Cette exposition chronique a probablement conduit à un syndrome appelé manganisme, qui ressemble un peu à la maladie de Parkinson. Les symptômes font froid dans le dos : hallucinations, comportements compulsifs, douleurs physiques, difficultés à marcher, perte d’expressions faciales avec un regard fixe, et même des rires pathologiques… C’est terrible de penser qu’en voulant honorer leurs morts, ils s’empoisonnaient eux-mêmes.
Il est probable que les Chinchorro aient fini par faire le lien, ce qui expliquerait l’abandon progressif du manganèse noir au profit des momies rouges. Le Dr Arriaza avance d’ailleurs une hypothèse intéressante sur les rôles de genre. Selon lui, les femmes auraient pu diriger la momification durant la période des momies noires (env. 6000–4750 BP) en raison de leur lien profond avec les nourrissons décédés. En revanche, la période des momies rouges (env. 4500–4000 BP), plus axée sur la visibilité et la compétition territoriale, aurait pu être l’œuvre des hommes. C’est une piste à suivre, qui nécessitera sûrement d’autres analyses bioarchéologiques à l’avenir.
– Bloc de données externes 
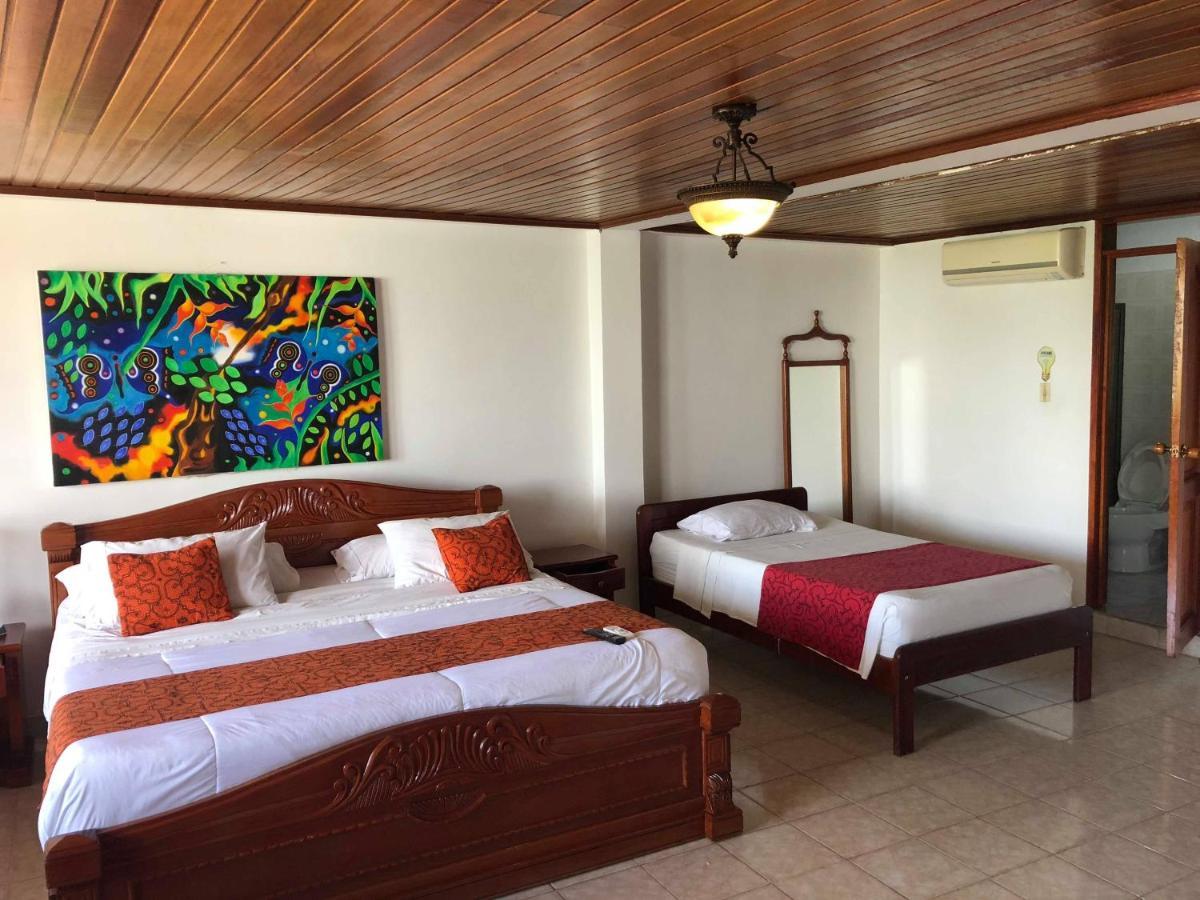 Hotel Yurupary Amazonas ليتيسيا المظهر الخارجي الصورة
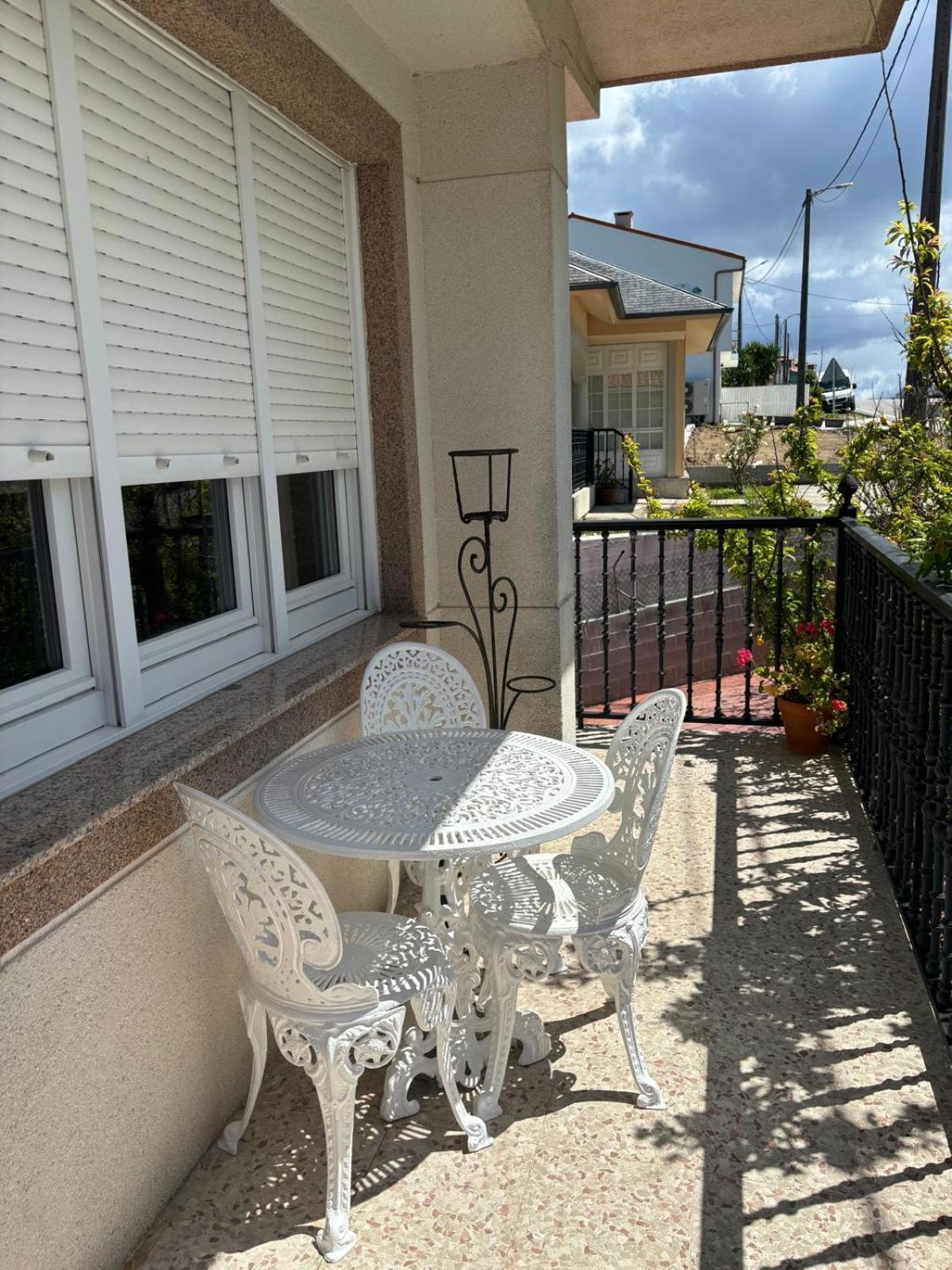 Сasa de vacaciones Casa De La Niña,chalet Familiar Con Gran Terraza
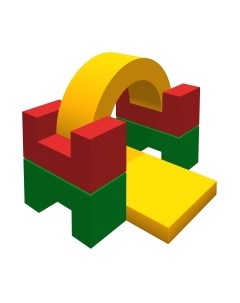 Мягкий комплекс Romana Дуга ДМФ-МК-06.89.16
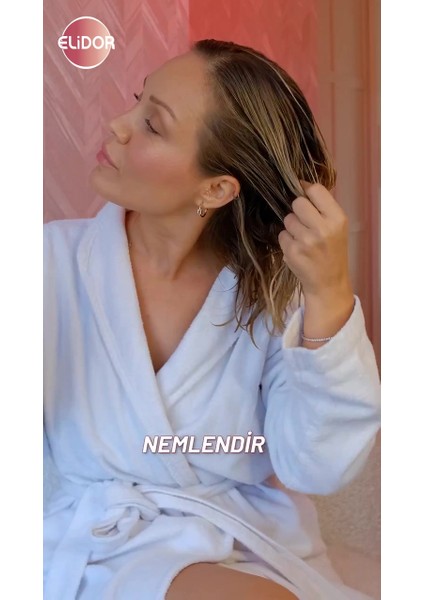 Sıvı Saç Bakım Sütü Brezilya Keratin Terapisi 200 ml x2 fiyatları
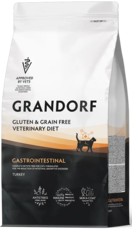 Grandorf Gastrointestinal Turkey for Cat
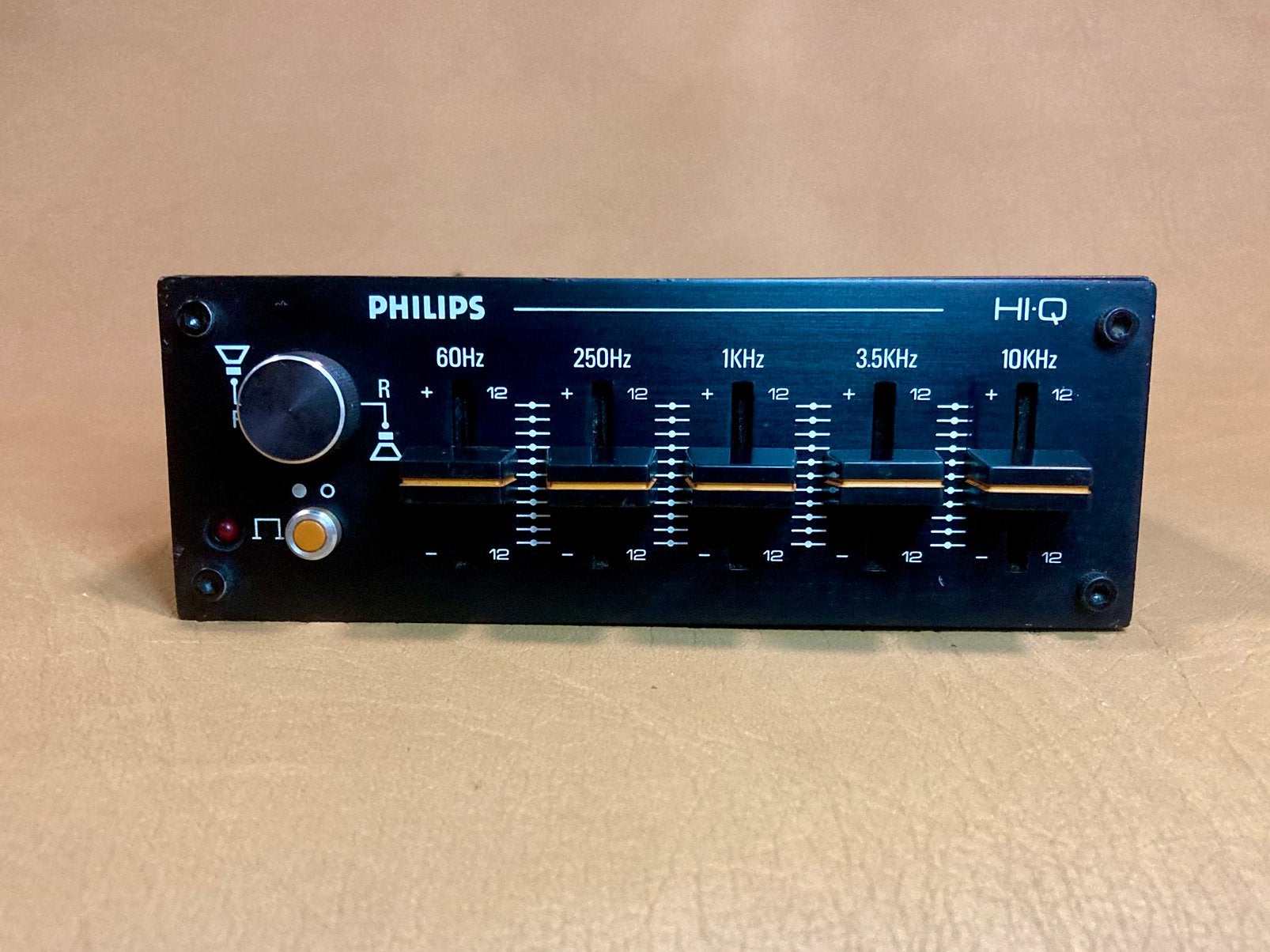 Philips Hi-q 22AP110 Booster Equalizer, Auto diversen, Ophalen of Verzenden, Gebruikt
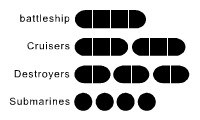 Classic Battleships Fleet Legend Classic Battleships Fleet Legend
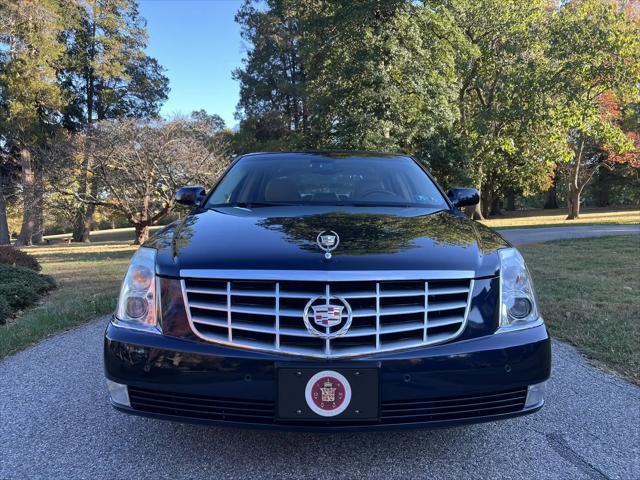 used 2007 Cadillac DTS car, priced at $19,950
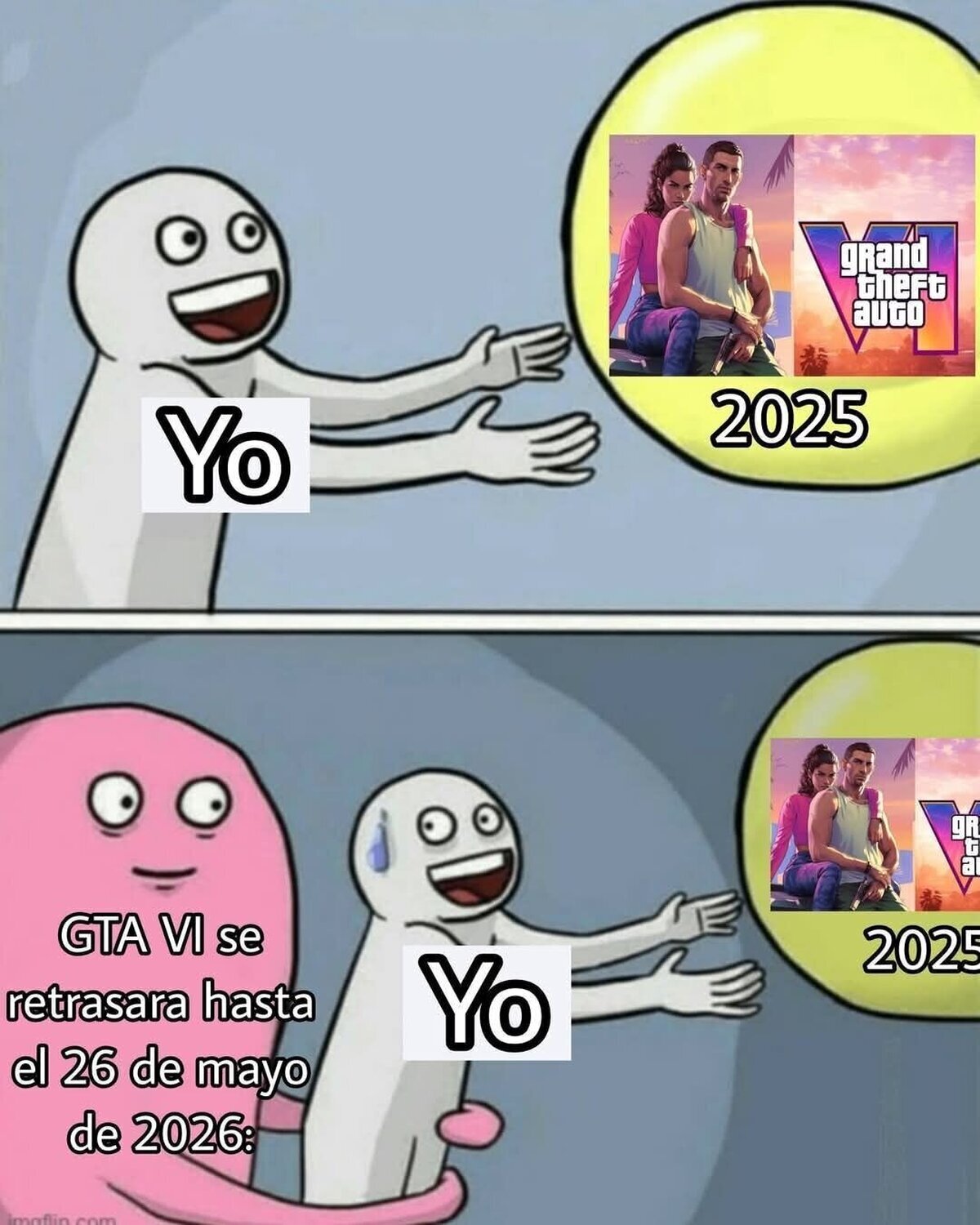 Este era el año...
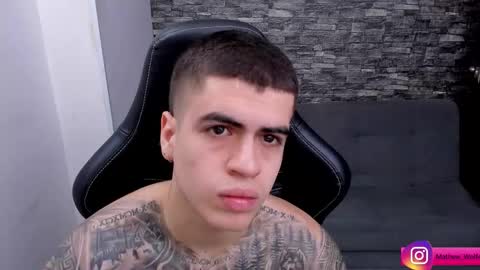 Mathew Independent model online show from 3, 12, 2025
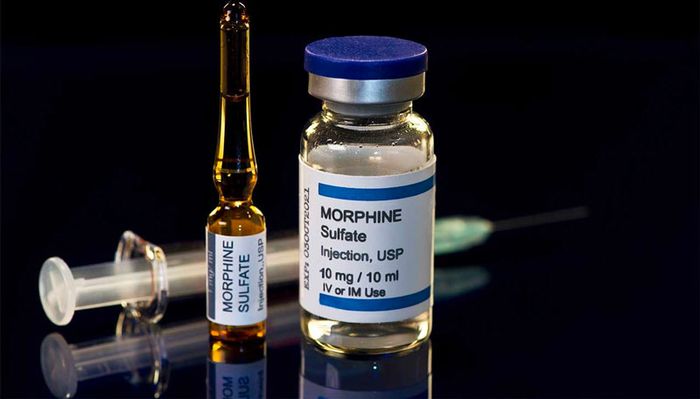 Đối tượng không nên sử dụng morphine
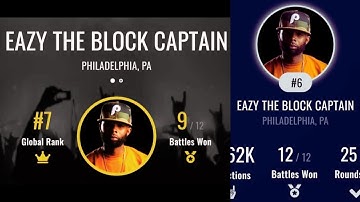 URL IS TRYING TO SABOTAGE EAZY THE BLOCK CAPTAIN BY CHANGING HIS RECORD ON THE URLTV APP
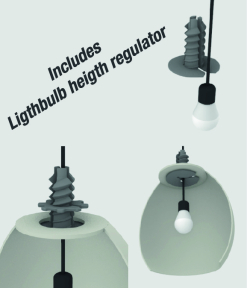 ADAPTADOR COLGANTE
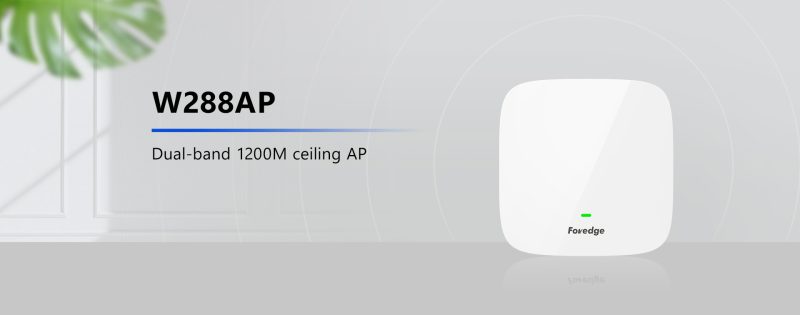 Access Points Foredge W288AP Dual-band - Thiết bị Wifi w288AP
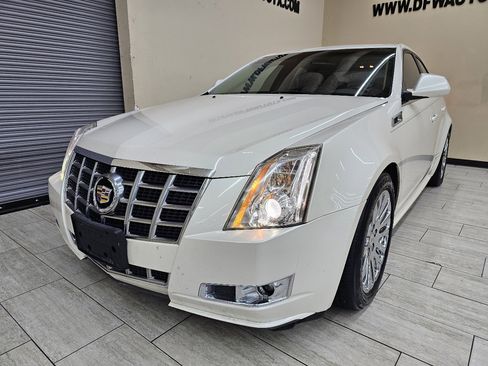 Used 2013 Cadillac CTS Premium image 2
Conclusion : Une humanité partagée à travers les millénaires

Au final, cette étude nous rappelle que derrière les artefacts et les restes archéologiques, il y a des émotions humaines brutes qui n’ont pas changé depuis des milliers d’années. La douleur de perdre un enfant, le besoin de faire quelque chose de ses mains pour ne pas sombrer, la recherche de sens face à la mort… tout cela est universel.
Les Chinchorro n’étaient pas seulement des survivants du désert ou des artisans méticuleux ; ils étaient des parents en deuil essayant de trouver du réconfort dans la création. Et c’est peut-être ça, la véritable leçon de ces momies.